Surgical removal is the method of choice, with a generous distance of 1–2 cm beyond the pseudocapsule. This is usually more difficult to achieve on the limbs than on the trunk. If tumor cells are still detectable in the remaining tissue (“tumor bed”) in the subsequent histopathological examination, irradiation is indicated. In the case of large inoperable tumors, palliative radiation therapy can also be carried out.

With complete and timely removal and low mitotic values, the chances of recovery in the dog are very good. If the tumor is removed within the first two months after its appearance, the recurrence rate is 5%, if it is removed later it is 44%. With a mitotic index <9, the mean survival time is 37 months, with an index> 9 it is reduced to 49 weeks.
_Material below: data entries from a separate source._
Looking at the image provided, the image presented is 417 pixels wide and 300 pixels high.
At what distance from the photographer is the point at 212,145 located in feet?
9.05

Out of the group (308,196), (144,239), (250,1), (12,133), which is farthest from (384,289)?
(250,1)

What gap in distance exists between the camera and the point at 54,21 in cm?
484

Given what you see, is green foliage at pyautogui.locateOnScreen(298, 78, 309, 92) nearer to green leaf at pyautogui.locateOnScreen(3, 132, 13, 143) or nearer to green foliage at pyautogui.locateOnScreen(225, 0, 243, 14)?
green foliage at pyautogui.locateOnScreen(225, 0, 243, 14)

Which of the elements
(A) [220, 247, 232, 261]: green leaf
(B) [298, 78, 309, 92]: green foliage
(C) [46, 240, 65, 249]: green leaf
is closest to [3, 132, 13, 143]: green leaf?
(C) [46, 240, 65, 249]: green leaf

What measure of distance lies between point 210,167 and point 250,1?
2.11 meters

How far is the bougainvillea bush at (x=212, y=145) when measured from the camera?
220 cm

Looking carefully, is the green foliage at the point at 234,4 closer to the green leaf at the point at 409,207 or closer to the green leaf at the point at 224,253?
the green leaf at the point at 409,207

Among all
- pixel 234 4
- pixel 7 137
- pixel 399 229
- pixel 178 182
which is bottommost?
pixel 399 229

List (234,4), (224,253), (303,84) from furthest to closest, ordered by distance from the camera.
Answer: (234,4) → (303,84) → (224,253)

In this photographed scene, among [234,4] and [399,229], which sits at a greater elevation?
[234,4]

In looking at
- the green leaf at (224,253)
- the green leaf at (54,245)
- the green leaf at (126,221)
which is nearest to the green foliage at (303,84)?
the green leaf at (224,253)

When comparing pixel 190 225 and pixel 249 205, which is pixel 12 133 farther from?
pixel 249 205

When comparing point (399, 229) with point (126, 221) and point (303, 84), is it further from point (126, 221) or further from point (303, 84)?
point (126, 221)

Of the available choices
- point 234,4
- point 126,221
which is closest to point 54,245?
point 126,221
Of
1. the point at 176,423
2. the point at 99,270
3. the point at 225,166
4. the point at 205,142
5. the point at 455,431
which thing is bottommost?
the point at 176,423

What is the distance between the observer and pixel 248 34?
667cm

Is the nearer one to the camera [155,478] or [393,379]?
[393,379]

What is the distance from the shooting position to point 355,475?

If necrosis already occurs in the tumor , there is also a shorter survival time.

literature

Martin Kessler (editor): Small animal oncology: diagnosis and therapy of tumor diseases in dogs and cats . Georg Thieme, Stuttgart, 3rd edition 2012, ISBN 978-3-8304-1137-6 , pp. 206-207.

Individual evidence

↑ ^a ^b ^c Uwe Schlegel: Neurooncology . Georg Thieme, Stuttgart 2003, ISBN 978-3-1310-9062-1 , p. 44.
↑ ^a ^b Martin Breitenseher (editor): Imaging diagnostics and treatment of soft tissue tumors: with pathological classification, nuclear medicine, interventional therapy . Georg Thieme, Stuttgart 2008, ISBN 978-3-1314-3131-8 , p. 43.
↑ ^a ^b Martin Kessler (editor): Small animal oncology: diagnosis and therapy of tumor diseases in dogs and cats . Georg Thieme, Stuttgart, 3rd edition 2012, ISBN 978-3-8304-1137-6 , p. 206.
↑ Werner Paulus, J. Michael Schröder (Ed.): Pathology: Neuropathology . Springer, 3rd edition 2011, ISBN 9783642023248 , p. 526
^ Roche Lexicon Medicine , 5th edition, Urban & Fischer , Munich and Jena 2003, ISBN 3-437-15156-8 , page 755.
↑ Martin Kessler (editor): Small animal oncology: diagnosis and therapy of tumor diseases in dogs and cats . Georg Thieme, Stuttgart, 3rd edition 2012, ISBN 978-3-8304-1137-6 , p. 207.

[Schlegel-1] Uwe Schlegel: Neurooncology . Georg Thieme, Stuttgart 2003, ISBN 978-3-1310-9062-1 , p. 44.

[Breitenseher-2] Martin Breitenseher (editor): Imaging diagnostics and treatment of soft tissue tumors: with pathological classification, nuclear medicine, interventional therapy . Georg Thieme, Stuttgart 2008, ISBN 978-3-1314-3131-8 , p. 43.

[Kessler206-3] Martin Kessler (editor): Small animal oncology: diagnosis and therapy of tumor diseases in dogs and cats . Georg Thieme, Stuttgart, 3rd edition 2012, ISBN 978-3-8304-1137-6 , p. 206.

[4] Werner Paulus, J. Michael Schröder (Ed.): Pathology: Neuropathology . Springer, 3rd edition 2011, ISBN 9783642023248 , p. 526

[5] Roche Lexicon Medicine , 5th edition, Urban & Fischer , Munich and Jena 2003, ISBN 3-437-15156-8 , page 755.

[Kessler207-6] Martin Kessler (editor): Small animal oncology: diagnosis and therapy of tumor diseases in dogs and cats . Georg Thieme, Stuttgart, 3rd edition 2012, ISBN 978-3-8304-1137-6 , p. 207.